How embarassing! I left that "poor me" post up there for months, I'm sure thousands upon thousands of visitors to this blog have seen it and cringed silently away. If you don't know what I'm talking about, it's because *it is gone now*.
Here's some less pathetic content for us to consider - the long-belated (and long-ago written but not published) continuation of "Books"!
11. The Meme Machine (Blackmore)
More than any other, I think I have this book - The Meme Machine - to blame for my career path. At the time (summer of '99) I'd just tried to be a physic major for a year and was very disappointed at my poor grades, so was looking for something.. easier. I was interested in sociology in a broad way, and when I read a review of Blackmore's book - in The Fortean Times, no less, yes, I am a scientist - I was convinced that this was what I had been looking for. I got the book, devoured it, and my mind was set: I was going to be a memeticist. Of course, that was not a real thing to be, and I decided that the closest thing must be psychology, since that was the science of minds and thought, and there I went. The Meme Machine introduced me to Daniel Dennett as well - she leans pretty heavily on his ideas about consciousness being a fabric of patched-together contents - and from there I started reading him. I read Consciousness Explained (below!) - it took a while and I came away very dissatisfied and confused, but Dennett is the one that introduced me to the idea of perceptual science, psychophysics, study of visual experience (the book is full of wonderful examples that he abuses, distorts, misrepresents, etc to make his awful case about consciousness). Over the years 'memetics' has faded into memory (with 'meme' completely hijacked to different purposes since), though I do think that a big part of my thinking about the world, about social contents and change, were nevertheless shaped by the ideas in this book.
12. Death’s End (Liu Cixin)

WRITTEN REQUEST: State whether each statement agrees with the blog post on books above, answering yes or no and quoting the deciding words: (a) The writer encountered Blackmore's book through a review in The Fortean Times. (b) The writer finished Consciousness Explained feeling satisfied. (c) The writer settled on psychology as the closest available field to memetics.

DATA EXTRACT:
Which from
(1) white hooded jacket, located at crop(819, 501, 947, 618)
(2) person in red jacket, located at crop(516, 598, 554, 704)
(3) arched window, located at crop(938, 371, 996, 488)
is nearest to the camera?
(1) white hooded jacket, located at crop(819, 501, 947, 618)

FULL ANSWER:
(a) Yes: "when I read a review of Blackmore's book - in The Fortean Times, no less"
(b) No: "I came away very dissatisfied and confused"
(c) Yes: "I decided that the closest thing must be psychology"